Le héros des polars de Craig Johnson, Walt Longmire, shérif au Stetson vissé sur la tête, enquête de son côté dans le comté d’Absaroka (Wyoming), le moins peuplé du pays. Il traque les assassins dans des paysages d’une beauté à couper le souffle, à la limite des réserves indiennes. Même ambiance rurale dans Justified, d’après les romans de Elmore Leonard : dans le Kentucky, où l’économie repose sur l’exploitation de mines de charbon en déshérence, Raylan Givens (Timothy Olifant) a la gâchette facile face à des autochtones bas du front qui fuient la misère dans l’alcool et la drogue.
De son côté, True Detective (saison 1) immerge Rust Cohle (Matthew McConaughey) et Martin Hart (Woody Harreslon) dans les marécages nauséabonds de la Louisiane, où l’horreur atteint son paroxysme dans une sinistre cabane. En Floride, les Keys sont le terrain fertile des pulsions criminelles et des secrets de famille dans Bloodline. Ozark exile son héros Marty (Jason Bateman) dans un Missouri sauvage, où il affronte un dealer local et une bande de voyous. Inspirée du film des frères Coen sorti en 1996, Fargo s’implante dans les plaines enneigées du Midwest, où la stupidité et la mesquinerie des autochtones les entraînent dans des crimes qui tournent invariablement au désastre. On pourrait également faire étape dans les décors de séries comme Rectify, Banshee, True Blood, Sons of anarchy ou encore Stranger Things avec sa ville fictive de Hawkins (Indiana).
Dans ces séries, les villes possèdent en général une cartographie étrangement similaire : petits commerces et bars se concentrent sur une avenue centrale ; les maisons au lustre d’antan se dressent dans les quartiers résidentiels voisins ; des masures s’alignent le long des routes poussiéreuses ; la ville est ceinturée par les forêts denses et labyrinthiques ou perdue dans les plaines infinies. Y vivent des autochtones à la personnalité bien particulière, dans des petites communautés fermées, conservatrices, intolérantes et souvent racistes ; les forces de l’ordre sont peu fiables, rarement à la hauteur des défis qu’elles ont à relever. Dans cette atmosphère hostile, tout concourt à la vulnérabilité du visiteur – qu’il découvre les lieux ou y revienne après avoir vainement tenté d’y échapper.
Nourris des fantasmes associés à l’essence même des États-Unis, qui se sont construits par la conquête de ces territoires reculés, ces chemins de traverse exercent un indéniable pouvoir d’attraction. Paradoxalement oppressants dans leur immensité, les endroits les plus reculés de la vaste géographie américaine éveillent aussi la méfiance.

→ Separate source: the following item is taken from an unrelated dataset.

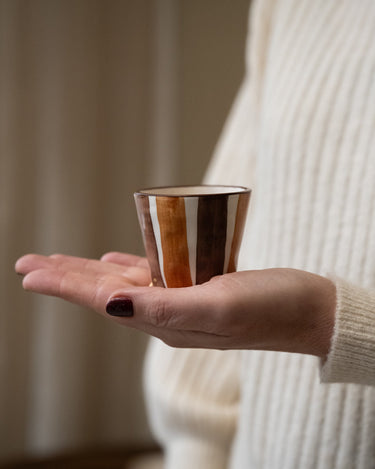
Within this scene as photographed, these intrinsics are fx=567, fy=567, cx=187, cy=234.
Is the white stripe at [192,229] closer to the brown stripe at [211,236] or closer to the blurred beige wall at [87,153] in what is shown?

D’autant que la fiction exploite sans vergogne le regard soupçonneux que l’on pose sur les habitants, membres de communautés hermétiques où domine l’hostilité envers l’étranger, entre protectionnisme et jalousie de ceux qui n’ont jamais pu quitter leur ville d’origine. Le crime et le drame surgissent alors avec, en arrière-plan, le désenchantement d’une Amérique profonde, en pleine crise économique, où la désindustrialisation s’accompagne du délitement du tissu urbain et social, loin du boom des grandes villes.
Les mystères, la noirceur de ces territoires dans l’imaginaire en font le cadre parfait pour le fantastique ou le polar. Mais au-delà des histoires particulières de leurs héros, toutes ces séries explorent des territoires traversés par les mêmes maux, les mêmes vices et les mêmes dangers : ceux que concentrent une Amérique profonde, fascinante et angoissante, dont n’a cessé de se nourrir la fiction. Bienvenue à Wind Gap, Castle Rock ou dans les monts d’Ozark, microcosmes d’une réalité sociale aux antipodes du rêve américain.